I was affected personally and in my services very deeply. I had a hard time getting back to normal when it was over enough to go home. I did some interviews that were very positive and then I became angered as I started investigating and looking into the lack of actions taken or not taken on Sept 11, 2001, and the days both preceding and after Sept 11. I did several radio interviews, both Internet and regular radio about what I saw, what I thought, and any speculations I might have. People came from all over America right to my house and interviewed me about what I saw thought etc. I tried to keep things simple and clear, now I just make the best of the day and enjoy the people I am with. I am a Fire Fighter after I was told I would not recover from my Sept 11 injuries and WOULD NEVER wear SCBA or bunker gear without passing out or having another heart attack! I had a rough time cardiac, pulmonary, oral and maybe even brain wise. I lost all my teeth; I could not walk and talk and breathe as I went down the hall to use the restroom. I have brain tumors. I was in bed for years. I never gave up and I never will. Today as I watch it is clearer than ever so much could have been done differently. Today I advocate by being an example. I will stay in Emergency Services forever if I have it my way. Now I train as I live and live as I train even more than ever. I share with the young men and women especially youth as much as I can so that they always remember what I can never forget. My love for adrenaline sometimes makes me feel badly that I like the rush so much; I stood on the remains of thousands while in New York. This is a sobering fact and this is a sobering reminder of what went wrong in policy, leadership and accountability. On a positive note...I love more than ever, I enjoy the moments I have in the sun, in the rain, with friends and with family. I am forever changed for the better I pray.

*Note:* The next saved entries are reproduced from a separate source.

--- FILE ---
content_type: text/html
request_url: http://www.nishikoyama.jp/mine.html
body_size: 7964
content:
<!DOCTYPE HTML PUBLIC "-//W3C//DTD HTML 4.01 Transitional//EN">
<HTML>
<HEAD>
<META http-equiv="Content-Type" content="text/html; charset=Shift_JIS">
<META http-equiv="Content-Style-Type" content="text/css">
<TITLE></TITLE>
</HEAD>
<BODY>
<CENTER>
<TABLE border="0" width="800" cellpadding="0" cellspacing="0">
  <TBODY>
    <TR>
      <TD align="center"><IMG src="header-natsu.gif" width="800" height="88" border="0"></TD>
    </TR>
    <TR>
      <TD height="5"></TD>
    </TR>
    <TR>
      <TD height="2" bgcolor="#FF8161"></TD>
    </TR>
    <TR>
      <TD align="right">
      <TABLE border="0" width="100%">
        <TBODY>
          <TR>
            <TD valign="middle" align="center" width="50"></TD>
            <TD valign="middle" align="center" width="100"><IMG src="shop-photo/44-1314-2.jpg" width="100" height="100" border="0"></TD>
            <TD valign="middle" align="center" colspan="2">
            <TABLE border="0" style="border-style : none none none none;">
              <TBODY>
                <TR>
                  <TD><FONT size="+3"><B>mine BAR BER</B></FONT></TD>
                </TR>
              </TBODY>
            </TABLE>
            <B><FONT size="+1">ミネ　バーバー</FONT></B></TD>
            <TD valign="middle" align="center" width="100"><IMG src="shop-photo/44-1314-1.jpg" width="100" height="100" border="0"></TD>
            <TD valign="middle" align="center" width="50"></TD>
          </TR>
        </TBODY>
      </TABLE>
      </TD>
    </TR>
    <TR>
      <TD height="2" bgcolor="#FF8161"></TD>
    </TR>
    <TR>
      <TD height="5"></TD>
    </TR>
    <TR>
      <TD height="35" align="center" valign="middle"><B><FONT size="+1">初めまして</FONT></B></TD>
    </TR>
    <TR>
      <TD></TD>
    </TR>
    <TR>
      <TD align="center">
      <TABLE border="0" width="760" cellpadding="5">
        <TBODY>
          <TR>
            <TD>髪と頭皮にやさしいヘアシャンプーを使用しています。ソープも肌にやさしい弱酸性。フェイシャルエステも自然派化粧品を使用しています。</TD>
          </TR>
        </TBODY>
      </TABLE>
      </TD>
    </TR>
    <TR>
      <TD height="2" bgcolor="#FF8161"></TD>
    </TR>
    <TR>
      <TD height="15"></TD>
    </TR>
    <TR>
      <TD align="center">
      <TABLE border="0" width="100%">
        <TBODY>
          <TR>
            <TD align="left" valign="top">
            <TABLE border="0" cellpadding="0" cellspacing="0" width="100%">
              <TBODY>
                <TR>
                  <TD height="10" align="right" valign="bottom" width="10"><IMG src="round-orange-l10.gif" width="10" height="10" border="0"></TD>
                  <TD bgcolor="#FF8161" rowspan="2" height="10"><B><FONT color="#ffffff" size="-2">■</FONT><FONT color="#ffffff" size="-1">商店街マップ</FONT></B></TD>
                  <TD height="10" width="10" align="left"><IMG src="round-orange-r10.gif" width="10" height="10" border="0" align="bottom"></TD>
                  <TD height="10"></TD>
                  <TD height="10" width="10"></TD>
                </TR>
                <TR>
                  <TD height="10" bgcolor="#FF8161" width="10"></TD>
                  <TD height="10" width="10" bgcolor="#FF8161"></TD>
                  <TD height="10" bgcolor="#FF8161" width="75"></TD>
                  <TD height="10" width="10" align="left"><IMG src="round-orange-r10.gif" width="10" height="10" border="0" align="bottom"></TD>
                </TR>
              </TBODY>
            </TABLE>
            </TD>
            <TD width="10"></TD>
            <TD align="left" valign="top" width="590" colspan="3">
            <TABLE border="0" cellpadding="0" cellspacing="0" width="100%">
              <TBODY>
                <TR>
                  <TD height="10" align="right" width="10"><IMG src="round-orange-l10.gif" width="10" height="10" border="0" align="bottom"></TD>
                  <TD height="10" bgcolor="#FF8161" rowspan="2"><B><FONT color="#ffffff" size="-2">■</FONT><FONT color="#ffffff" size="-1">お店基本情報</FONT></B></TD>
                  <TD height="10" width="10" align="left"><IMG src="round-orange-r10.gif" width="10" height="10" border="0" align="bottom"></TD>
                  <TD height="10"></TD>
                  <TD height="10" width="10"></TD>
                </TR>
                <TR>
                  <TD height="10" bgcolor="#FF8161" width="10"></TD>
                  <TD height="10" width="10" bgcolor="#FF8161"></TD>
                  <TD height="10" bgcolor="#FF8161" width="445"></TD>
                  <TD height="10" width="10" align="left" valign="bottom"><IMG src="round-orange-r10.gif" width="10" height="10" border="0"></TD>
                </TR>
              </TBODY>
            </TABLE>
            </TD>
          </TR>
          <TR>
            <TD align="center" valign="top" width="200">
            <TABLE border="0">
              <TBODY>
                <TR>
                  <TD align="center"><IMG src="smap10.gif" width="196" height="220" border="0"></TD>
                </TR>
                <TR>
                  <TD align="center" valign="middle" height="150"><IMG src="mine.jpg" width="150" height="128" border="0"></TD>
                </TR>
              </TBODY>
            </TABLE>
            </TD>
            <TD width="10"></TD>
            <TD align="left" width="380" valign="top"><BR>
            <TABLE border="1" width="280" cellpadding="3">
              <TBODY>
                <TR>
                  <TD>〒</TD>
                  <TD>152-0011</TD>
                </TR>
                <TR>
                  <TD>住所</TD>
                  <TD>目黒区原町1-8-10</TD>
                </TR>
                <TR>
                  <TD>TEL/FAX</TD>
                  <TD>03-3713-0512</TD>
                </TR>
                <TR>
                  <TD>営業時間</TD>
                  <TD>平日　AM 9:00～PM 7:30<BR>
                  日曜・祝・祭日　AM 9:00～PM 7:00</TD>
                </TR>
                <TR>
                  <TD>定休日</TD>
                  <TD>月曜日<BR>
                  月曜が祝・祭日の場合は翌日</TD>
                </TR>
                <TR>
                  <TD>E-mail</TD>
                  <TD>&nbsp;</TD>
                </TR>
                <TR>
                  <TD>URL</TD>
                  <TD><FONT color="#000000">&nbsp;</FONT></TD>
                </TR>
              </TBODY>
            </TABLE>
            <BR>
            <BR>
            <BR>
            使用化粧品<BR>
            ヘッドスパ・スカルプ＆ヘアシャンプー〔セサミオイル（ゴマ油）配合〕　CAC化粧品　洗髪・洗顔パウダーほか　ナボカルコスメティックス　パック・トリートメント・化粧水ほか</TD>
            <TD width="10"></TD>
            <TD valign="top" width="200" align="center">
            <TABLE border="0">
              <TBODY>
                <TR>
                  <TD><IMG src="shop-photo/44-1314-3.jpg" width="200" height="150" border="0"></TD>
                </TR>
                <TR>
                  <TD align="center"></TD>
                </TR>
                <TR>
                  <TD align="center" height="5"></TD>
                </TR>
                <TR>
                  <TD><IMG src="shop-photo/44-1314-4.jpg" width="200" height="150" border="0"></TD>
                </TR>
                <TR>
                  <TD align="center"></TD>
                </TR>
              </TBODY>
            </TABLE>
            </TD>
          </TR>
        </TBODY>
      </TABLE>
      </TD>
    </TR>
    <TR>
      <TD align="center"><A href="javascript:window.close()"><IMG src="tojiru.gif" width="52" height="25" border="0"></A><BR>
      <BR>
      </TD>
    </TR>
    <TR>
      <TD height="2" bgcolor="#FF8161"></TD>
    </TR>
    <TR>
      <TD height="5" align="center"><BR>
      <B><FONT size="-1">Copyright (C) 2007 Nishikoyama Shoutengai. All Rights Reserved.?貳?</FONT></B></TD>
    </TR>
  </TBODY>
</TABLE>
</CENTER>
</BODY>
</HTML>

May you be with the ones you love this somber Sunday and smile a smile for those of us that do feel forgotten, and remember if we can keep going...So can you. God Bless you, and thank you for reading my accounting, my apologies if I ran on. I look forward to reading and training and sharing with you all.
Sincerely and with the warmest of regards, SGT Matthew H Tartaglia USSARTF, Fire Fighter Perkasie Fire Co 1 Engine 26/76. I remain forever vigilant.